COVID-19 Creates New Connections in the World of Ballroom Dance

Superior Ballroom Dance Studio is Seeing a Slight Increase in Customers Amid the COVID-19 Pandemic

DULUTH, Minn. – Small businesses across the Northland are facing extreme financial challenges amid the COVID-19 pandemic.

From restaurants to boutiques, and even ballroom dance studios, changes are being made daily to keep clients engaged and revenue coming in.

“I like to dance all day long and share knowledge,” said Benjamin Welch, head instructor at Superior Ballroom Dance Studio. “I love looking at people’s movements and helping them move more.”

Welch has a passion for helping others perfect a routine.

“We realized what our place was to try to keep everyone motivated and keep looking up with all of these other things happening,” said Welch.

Back in March, COVID-19 concerns complicated beats on the ballroom floor.

“Whenever things come up like this you could either adapt or not and choose to do something different,” said Welch.

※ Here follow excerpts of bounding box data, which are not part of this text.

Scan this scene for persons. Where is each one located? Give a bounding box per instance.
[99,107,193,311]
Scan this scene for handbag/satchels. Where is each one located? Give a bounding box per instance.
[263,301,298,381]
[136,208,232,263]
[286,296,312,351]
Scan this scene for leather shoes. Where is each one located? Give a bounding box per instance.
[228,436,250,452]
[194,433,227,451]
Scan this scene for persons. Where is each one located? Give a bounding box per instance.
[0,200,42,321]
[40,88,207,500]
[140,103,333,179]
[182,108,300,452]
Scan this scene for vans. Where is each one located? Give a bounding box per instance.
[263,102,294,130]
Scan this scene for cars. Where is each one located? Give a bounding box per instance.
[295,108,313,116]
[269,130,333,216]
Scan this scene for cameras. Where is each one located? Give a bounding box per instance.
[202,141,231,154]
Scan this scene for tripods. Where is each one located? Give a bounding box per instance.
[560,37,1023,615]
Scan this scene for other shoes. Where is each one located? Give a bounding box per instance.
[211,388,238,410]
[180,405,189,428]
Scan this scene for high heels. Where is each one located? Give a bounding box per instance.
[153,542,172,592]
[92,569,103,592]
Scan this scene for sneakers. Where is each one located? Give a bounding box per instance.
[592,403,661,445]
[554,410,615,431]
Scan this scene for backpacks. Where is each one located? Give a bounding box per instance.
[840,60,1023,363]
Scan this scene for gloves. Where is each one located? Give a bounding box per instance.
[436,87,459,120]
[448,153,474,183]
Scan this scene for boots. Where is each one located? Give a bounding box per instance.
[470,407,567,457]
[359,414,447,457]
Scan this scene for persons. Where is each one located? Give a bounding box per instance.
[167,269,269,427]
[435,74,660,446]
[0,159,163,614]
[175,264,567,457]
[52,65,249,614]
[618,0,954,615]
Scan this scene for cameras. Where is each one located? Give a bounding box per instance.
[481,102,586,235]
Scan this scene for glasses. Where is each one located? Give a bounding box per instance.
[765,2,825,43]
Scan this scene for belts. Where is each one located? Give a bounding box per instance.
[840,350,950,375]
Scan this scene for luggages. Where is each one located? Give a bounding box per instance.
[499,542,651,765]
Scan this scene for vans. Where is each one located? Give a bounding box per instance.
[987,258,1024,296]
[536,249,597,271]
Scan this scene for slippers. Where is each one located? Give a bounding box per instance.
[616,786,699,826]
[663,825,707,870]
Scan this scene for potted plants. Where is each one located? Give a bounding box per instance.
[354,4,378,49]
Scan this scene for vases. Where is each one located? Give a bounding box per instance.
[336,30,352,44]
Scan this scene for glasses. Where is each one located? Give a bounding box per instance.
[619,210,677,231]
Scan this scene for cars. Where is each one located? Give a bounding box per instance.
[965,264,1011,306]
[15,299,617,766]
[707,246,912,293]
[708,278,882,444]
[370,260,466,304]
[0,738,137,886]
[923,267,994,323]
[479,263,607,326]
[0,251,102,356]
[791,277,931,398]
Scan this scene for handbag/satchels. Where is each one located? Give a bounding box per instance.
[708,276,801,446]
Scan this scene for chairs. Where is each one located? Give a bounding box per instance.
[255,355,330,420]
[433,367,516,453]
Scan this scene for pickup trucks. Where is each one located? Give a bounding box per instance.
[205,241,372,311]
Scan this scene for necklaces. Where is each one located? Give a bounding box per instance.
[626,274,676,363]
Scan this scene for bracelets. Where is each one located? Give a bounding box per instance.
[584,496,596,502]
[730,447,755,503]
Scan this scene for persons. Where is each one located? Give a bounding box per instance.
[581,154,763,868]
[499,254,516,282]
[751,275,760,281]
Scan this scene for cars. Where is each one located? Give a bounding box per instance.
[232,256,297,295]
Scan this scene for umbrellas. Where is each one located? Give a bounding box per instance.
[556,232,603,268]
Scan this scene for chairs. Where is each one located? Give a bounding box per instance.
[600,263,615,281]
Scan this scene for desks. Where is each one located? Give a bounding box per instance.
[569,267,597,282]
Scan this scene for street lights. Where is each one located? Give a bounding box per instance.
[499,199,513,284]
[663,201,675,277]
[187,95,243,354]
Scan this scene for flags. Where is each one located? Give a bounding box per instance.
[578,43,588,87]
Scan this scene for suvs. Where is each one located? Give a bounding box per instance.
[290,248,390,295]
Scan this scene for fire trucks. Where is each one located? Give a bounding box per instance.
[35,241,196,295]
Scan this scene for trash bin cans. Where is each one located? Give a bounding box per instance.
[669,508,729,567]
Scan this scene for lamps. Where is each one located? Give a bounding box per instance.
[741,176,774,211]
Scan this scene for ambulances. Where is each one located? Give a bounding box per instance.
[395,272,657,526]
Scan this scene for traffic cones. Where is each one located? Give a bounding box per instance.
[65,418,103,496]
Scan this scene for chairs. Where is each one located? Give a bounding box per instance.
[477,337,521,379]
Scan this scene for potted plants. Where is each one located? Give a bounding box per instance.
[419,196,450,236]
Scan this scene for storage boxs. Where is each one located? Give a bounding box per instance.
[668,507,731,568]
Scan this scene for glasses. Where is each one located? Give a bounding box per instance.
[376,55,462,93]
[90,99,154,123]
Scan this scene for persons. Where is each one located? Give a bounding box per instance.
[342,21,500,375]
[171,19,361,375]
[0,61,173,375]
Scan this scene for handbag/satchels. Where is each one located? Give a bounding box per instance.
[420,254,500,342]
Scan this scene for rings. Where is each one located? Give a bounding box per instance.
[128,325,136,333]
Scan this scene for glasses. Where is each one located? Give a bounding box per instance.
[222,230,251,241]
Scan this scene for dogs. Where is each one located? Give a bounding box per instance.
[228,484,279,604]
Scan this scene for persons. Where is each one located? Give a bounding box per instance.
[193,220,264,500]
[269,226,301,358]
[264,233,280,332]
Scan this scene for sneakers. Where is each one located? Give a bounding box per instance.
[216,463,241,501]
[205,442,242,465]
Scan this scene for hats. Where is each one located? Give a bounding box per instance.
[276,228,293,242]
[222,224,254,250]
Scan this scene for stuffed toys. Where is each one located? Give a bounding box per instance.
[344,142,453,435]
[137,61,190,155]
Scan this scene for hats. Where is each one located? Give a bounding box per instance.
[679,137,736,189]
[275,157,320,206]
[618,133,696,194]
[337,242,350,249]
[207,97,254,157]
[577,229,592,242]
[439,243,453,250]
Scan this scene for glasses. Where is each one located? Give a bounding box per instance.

The talented crew at Superior Ballroom Dance Studio located at 21 North Lake Avenue in Duluth, continues to dance forward, figuring out how to best provide for their dozens of clients in a health conscious way.

“We are fortunate enough that we have survived,” said Andrea Kuzel, owner of Superior Ballroom Dance Studio. “It’s been different, it’s been very different.”

Kuzel never imagined having to close her doors due to a global pandemic.

“We have morphed with the times and it’s working, so it’s great,” said Kuzel.

Faced with a tough tango at first, Kuzel and her dedicated team have since reopened, providing socially distanced lessons, as well as virtual versions for those uncomfortable with in-person instruction.

“Even though it’s kind of a tough hobby to have, or I should say even a lifestyle to have, it’s also something I think that people needed and people missed and I think that came out during the pandemic,” said Kuzel.

The ballroom is also home to a handful of new clients choosing to branch out and experience new, more intimate activities rather than large group events.

“If you have a couple that’s quarantining together and we’re teaching a lesson from that far, and everybody’s masked up, it almost eliminates the risk,” said Kuzel.

With safety first, Kuzel says singles could also benefit from taking on a new hobby during the COVID-19 pandemic.

“The fundamentals of learning is just learning where your feet go first, so that is something you could learn on your own,” said Kuzel.

Whether you foxtrot with friends or learn a waltz while quarantining at home, both professionals say staying active will help your outlook during a year of ups and downs.

“It’s really important to keep moving because that helps release all of those endorphins, creates those good feelings as we go, and it helps us not spiral downward,” said Welch.

“The physical connection and also the social connection and also just staying active. Having something that gets you to be active and not have to think about everything that’s going on in the world,” said Kuzel.

Kuzel says business is booming so much, they’re looking to hire new dance instructors as they continue to accept new clients.

The dance instructors and their students have been participating in virtual competitions amid the COVID-19 pandemic.